Namun terdapat satu data penting yang belum berhasil diperoleh secara pasti, yakni berapa lebar badan jalan yang sebenarnya sesuai kontrak atau RAB.

 Padahal, data lebar tersebut sangat penting untuk menghitung volume pekerjaan secara objektif.

RP7 MILIAR LEBIH, MEDIA MEMPERTANYAKAN VOLUME PEKERJAAN

Nilai kontrak yang tercantum pada papan proyek mencapai Rp7.093.877.796,00.

 Dengan nilai sebesar itu, media berupaya mengetahui bagaimana rincian pekerjaan tersebut dihitung, termasuk volume badan jalan, ketebalan konstruksi, lebar jalan, pekerjaan sayap, serta item pekerjaan lainnya.

 Media tidak ingin melakukan perhitungan berdasarkan asumsi.

Informasi dari pekerja mengenai panjang 1.062 meter dan ketebalan 15–20 cm diposisikan sebagai informasi awal dari lapangan yang masih harus dibandingkan dengan dokumen resmi.

 Sementara lebar jalan belum diketahui, sehingga volume pekerjaan secara keseluruhan belum dapat dihitung secara akurat.

KADIS PUTRPKP INHIL AKUI PEKERJAAN, MEDIA DIARAHKAN KE KABID BINA MARGA

 Untuk mendapatkan jawaban atas pertanyaan tersebut, media kemudian melakukan konfirmasi kepada Kepala Dinas Pekerjaan Umum, Tata Ruang, Perumahan dan Kawasan Permukiman Kabupaten Indragiri Hilir.

Dalam konfirmasi tersebut, Kadis mengakui adanya pekerjaan Rekonstruksi Jalan Suhada II.

 Namun ketika media meminta data mengenai RAB dan rincian teknis pekerjaan, Kadis mengarahkan media untuk menghubungi Kabid Bina Marga, Andy Hirfandy, ST., M.IP

 Menurut penjelasan Kadis, data mengenai rincian pekerjaan berada pada Kabid Bina Marga karena dirinya tidak menghafal seluruh rincian setiap pekerjaan.

 Atas arahan tersebut, media kemudian berupaya menghubungi Kabid Bina Marga untuk mendapatkan dokumen dan penjelasan teknis.

10 SEPTEMBER DIHUBUNGI, HINGGA 12 SEPTEMBER BELUM ADA JAWABAN

 Pada 10 September 2026, media mencoba menghubungi Kabid Bina Marga, Andy Hirfandy, ST., M.IP, beberapa kali.

 Media juga telah meninggalkan pesan dengan maksud meminta konfirmasi mengenai pekerjaan Jalan Suhada II, terutama terkait RAB, lebar jalan, volume dan spesifikasi teknis.

Namun hingga 12 September 2026, belum diperoleh jawaban dari Kabid Bina Marga.
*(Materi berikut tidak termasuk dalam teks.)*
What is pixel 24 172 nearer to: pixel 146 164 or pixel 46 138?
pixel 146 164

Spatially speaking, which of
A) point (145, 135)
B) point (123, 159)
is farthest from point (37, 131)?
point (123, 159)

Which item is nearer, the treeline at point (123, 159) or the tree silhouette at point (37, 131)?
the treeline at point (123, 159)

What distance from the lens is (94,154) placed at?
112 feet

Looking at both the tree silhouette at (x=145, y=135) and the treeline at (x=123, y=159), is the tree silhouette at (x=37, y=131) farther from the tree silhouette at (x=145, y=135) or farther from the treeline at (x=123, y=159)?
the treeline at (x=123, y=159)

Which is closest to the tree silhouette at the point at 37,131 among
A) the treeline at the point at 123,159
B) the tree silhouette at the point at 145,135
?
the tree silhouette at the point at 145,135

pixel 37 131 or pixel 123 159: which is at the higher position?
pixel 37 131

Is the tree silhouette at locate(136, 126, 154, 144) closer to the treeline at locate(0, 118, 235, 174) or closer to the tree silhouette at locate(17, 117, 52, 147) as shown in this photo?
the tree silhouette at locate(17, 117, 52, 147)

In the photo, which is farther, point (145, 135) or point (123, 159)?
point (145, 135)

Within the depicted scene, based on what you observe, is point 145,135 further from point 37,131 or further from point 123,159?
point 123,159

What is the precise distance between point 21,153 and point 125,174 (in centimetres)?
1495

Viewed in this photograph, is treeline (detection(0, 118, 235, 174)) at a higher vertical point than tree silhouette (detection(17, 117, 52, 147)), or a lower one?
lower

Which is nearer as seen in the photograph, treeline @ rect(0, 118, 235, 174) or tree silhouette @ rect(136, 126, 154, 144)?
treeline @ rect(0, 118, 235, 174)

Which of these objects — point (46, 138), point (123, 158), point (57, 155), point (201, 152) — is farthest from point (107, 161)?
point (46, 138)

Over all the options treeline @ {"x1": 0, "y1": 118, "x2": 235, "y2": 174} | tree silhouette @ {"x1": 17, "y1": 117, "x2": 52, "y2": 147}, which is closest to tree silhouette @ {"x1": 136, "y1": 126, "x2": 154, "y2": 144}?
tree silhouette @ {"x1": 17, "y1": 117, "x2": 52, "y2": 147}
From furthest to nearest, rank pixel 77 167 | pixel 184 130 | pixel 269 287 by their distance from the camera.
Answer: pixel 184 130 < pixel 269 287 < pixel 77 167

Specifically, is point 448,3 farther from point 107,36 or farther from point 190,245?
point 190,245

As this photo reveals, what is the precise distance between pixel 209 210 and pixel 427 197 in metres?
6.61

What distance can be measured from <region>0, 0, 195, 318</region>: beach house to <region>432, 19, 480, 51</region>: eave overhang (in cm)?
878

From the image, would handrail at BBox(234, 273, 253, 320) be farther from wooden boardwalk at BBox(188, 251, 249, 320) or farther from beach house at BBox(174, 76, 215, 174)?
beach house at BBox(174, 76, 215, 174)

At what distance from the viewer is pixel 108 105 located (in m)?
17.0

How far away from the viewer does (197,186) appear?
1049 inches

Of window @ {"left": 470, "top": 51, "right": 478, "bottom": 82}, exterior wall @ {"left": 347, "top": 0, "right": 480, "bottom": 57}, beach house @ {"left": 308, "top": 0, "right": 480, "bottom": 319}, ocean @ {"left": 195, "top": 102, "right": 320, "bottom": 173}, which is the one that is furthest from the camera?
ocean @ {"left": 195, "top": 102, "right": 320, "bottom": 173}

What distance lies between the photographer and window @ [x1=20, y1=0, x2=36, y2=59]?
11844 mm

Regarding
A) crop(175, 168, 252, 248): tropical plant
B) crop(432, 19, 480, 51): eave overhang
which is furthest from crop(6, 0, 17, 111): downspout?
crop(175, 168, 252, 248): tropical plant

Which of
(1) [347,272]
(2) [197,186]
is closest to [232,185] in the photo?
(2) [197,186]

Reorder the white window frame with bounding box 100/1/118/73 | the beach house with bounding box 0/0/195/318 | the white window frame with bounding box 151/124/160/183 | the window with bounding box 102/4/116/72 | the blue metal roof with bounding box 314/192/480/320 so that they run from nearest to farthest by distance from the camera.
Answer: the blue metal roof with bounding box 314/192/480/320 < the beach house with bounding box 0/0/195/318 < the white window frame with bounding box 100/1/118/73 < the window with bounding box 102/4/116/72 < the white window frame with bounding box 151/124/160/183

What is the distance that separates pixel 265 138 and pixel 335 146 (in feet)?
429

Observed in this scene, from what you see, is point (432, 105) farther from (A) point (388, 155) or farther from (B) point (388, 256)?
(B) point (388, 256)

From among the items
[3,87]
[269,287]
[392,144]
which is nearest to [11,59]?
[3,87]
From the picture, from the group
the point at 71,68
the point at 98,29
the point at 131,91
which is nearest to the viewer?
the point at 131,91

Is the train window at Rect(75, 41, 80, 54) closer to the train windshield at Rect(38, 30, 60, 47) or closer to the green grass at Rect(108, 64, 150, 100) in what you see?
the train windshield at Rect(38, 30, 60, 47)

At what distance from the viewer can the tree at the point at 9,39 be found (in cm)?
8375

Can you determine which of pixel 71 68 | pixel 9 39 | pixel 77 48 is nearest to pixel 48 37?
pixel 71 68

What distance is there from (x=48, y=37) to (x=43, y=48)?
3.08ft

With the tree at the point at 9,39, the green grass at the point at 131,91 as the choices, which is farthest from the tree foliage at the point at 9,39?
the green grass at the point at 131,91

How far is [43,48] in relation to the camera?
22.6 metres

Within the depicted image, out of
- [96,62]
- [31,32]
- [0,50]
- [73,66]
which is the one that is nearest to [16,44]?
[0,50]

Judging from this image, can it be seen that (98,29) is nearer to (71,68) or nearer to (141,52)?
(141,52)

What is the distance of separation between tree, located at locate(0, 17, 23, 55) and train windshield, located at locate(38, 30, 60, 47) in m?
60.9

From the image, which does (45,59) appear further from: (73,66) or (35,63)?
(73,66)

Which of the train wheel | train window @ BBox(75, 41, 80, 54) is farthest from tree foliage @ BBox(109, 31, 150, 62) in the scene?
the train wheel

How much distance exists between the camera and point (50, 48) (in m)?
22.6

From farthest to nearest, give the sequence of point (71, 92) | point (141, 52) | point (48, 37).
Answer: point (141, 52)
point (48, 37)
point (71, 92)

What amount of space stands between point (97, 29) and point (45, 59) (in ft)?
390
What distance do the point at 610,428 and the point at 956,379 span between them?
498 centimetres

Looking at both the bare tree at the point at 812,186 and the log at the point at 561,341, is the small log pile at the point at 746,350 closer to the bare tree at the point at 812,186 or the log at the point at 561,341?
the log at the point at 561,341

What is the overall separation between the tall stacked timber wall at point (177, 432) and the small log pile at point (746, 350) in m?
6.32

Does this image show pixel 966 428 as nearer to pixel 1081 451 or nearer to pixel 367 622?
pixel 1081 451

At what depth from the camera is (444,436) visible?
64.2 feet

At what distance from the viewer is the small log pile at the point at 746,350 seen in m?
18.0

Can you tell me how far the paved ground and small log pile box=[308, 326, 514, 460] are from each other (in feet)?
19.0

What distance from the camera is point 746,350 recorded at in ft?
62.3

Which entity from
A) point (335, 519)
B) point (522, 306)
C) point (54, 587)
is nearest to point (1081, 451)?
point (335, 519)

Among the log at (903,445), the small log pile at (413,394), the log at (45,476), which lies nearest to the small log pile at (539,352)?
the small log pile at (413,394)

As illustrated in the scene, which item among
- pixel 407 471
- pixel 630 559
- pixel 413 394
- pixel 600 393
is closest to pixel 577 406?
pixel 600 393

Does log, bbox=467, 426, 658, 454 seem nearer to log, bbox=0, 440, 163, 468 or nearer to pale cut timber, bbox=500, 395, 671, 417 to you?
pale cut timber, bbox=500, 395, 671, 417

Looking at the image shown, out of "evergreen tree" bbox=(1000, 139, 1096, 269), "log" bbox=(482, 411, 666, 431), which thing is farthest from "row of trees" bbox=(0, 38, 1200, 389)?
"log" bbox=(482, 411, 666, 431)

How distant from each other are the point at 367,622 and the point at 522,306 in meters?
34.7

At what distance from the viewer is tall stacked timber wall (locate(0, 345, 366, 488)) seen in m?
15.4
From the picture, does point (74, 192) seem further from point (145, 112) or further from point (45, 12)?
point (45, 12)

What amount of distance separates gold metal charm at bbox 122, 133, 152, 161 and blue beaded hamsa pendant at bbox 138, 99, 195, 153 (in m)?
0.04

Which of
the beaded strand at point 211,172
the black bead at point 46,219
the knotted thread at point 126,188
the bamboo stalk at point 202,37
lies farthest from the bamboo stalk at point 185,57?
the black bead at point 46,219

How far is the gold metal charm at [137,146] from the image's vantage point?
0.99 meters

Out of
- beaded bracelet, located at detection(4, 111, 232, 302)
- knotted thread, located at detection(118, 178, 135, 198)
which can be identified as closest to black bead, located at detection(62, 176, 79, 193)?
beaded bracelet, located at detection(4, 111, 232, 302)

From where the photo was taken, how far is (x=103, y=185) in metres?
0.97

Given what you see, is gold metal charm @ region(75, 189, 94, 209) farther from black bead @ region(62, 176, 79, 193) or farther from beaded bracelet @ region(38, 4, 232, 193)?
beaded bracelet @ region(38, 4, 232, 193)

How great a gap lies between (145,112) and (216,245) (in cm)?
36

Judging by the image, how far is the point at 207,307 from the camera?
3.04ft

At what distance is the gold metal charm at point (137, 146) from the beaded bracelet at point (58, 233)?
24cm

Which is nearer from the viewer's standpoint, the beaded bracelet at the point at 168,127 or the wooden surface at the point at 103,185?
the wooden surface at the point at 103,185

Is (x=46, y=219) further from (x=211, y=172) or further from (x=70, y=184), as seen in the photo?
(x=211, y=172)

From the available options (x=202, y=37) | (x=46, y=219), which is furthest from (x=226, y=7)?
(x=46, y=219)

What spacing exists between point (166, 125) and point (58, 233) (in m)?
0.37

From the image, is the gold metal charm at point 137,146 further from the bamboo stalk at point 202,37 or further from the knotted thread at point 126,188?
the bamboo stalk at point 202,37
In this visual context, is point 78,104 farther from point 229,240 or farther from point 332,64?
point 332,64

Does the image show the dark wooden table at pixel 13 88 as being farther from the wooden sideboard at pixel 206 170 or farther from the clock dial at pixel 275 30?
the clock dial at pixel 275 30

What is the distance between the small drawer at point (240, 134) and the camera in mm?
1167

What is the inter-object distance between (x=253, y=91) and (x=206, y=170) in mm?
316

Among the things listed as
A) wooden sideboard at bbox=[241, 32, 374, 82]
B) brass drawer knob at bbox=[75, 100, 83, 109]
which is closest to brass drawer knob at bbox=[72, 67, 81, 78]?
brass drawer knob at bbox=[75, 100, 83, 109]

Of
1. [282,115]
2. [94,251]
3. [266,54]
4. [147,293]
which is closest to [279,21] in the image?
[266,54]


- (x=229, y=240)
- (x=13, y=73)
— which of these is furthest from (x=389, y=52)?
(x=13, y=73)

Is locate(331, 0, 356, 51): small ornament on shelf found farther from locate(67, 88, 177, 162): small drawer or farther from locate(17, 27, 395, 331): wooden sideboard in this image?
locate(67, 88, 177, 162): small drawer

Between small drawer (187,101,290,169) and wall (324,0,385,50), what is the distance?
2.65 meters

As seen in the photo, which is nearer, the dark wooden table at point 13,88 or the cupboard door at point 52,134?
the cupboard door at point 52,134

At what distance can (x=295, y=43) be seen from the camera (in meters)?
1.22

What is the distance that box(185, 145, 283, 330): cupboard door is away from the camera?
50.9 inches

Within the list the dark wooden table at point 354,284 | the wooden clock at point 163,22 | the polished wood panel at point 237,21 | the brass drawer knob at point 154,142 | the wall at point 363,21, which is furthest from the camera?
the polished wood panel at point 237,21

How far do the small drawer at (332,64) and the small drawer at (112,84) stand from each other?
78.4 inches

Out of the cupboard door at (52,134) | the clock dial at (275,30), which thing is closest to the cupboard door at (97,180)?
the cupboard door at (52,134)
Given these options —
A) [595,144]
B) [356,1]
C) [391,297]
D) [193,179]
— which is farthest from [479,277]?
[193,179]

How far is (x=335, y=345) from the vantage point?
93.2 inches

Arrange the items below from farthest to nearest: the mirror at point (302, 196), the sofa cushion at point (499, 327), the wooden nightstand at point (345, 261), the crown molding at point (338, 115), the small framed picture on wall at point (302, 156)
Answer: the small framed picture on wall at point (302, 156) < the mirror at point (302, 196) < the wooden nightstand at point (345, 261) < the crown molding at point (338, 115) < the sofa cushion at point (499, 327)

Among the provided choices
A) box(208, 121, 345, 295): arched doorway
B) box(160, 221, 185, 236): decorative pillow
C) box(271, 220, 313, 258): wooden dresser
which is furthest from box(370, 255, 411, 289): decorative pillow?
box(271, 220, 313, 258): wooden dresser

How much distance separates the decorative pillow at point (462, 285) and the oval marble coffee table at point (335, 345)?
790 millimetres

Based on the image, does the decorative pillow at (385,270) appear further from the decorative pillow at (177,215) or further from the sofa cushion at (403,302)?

 Dengan demikian, data yang seharusnya dapat digunakan untuk mencocokkan kondisi lapangan dengan dokumen kontrak masih belum diperoleh media.

APA YANG SEDANG DITELUSURI MEDIA?

IND INVESTIGASI tidak serta-merta menyimpulkan adanya penyimpangan dalam pekerjaan tersebut.

 Justru karena proyek ini menggunakan APBD Kabupaten Indragiri Hilir dengan nilai kontrak lebih dari Rp7 miliar, media menilai penting untuk memastikan pekerjaan tersebut dapat diketahui publik secara transparan.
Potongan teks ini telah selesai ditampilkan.